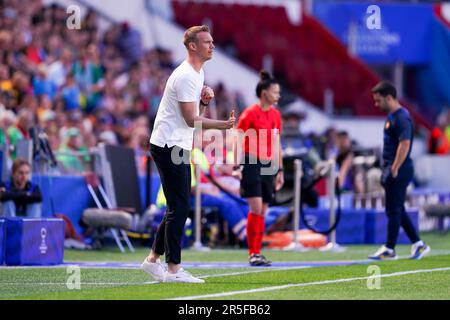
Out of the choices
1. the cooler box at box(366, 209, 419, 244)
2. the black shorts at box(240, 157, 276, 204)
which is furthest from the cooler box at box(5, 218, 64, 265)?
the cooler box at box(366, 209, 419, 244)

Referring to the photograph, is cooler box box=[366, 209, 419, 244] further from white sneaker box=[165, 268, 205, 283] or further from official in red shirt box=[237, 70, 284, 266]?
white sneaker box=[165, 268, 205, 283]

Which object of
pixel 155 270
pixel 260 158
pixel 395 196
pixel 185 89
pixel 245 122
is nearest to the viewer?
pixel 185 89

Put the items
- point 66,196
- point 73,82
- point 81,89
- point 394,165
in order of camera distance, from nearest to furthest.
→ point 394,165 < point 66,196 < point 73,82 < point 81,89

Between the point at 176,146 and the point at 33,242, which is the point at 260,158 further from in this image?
--
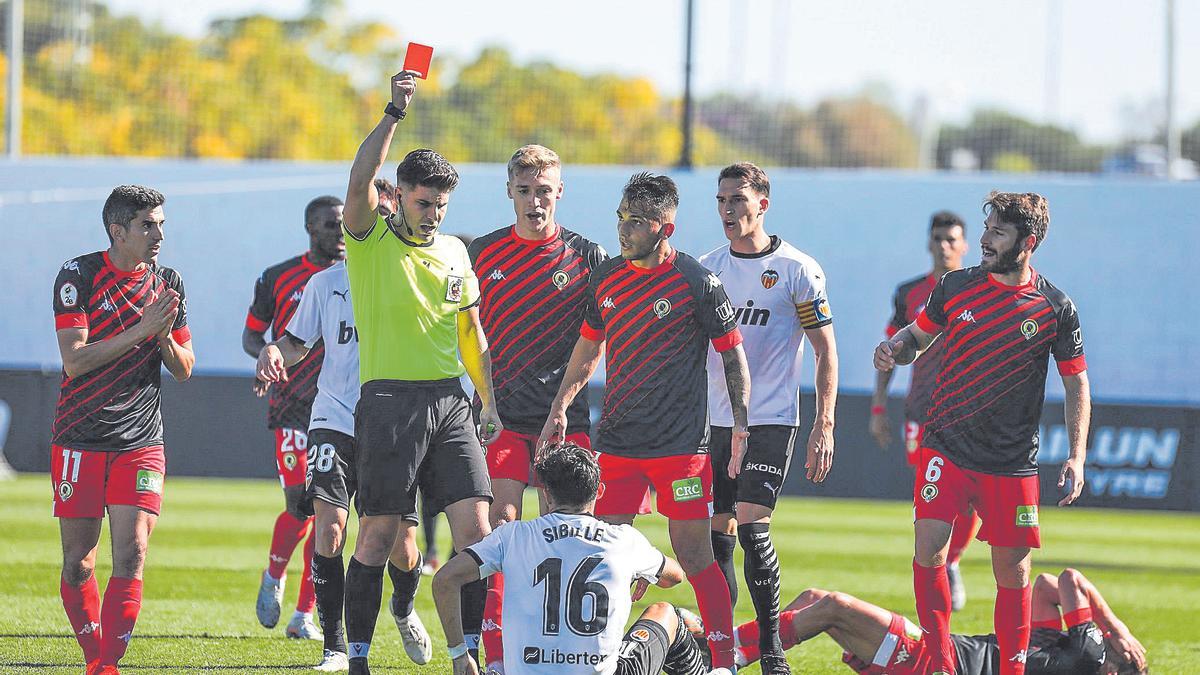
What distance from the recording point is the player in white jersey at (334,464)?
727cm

*Goal of the exercise*:
Repeat the lines of the items above word for word, starting with the line that contains "Out of the choices" and going on through the line that contains "< point 81,89", with both of those lines included.

*The answer*:
Out of the choices
1. the cooler box at box(366, 209, 419, 244)
2. the black shorts at box(240, 157, 276, 204)
which is furthest from the cooler box at box(5, 218, 64, 265)?
the cooler box at box(366, 209, 419, 244)

Referring to the photograph, is cooler box box=[366, 209, 419, 244] further from white sneaker box=[165, 268, 205, 283] or further from official in red shirt box=[237, 70, 284, 266]?
white sneaker box=[165, 268, 205, 283]

Which object of
pixel 155 270
pixel 260 158
pixel 395 196
pixel 185 89
pixel 245 122
is nearest to the viewer?
pixel 185 89

Put the items
- point 66,196
- point 73,82
- point 81,89
- point 394,165
in order of camera distance, from nearest to furthest.
→ point 394,165 < point 66,196 < point 73,82 < point 81,89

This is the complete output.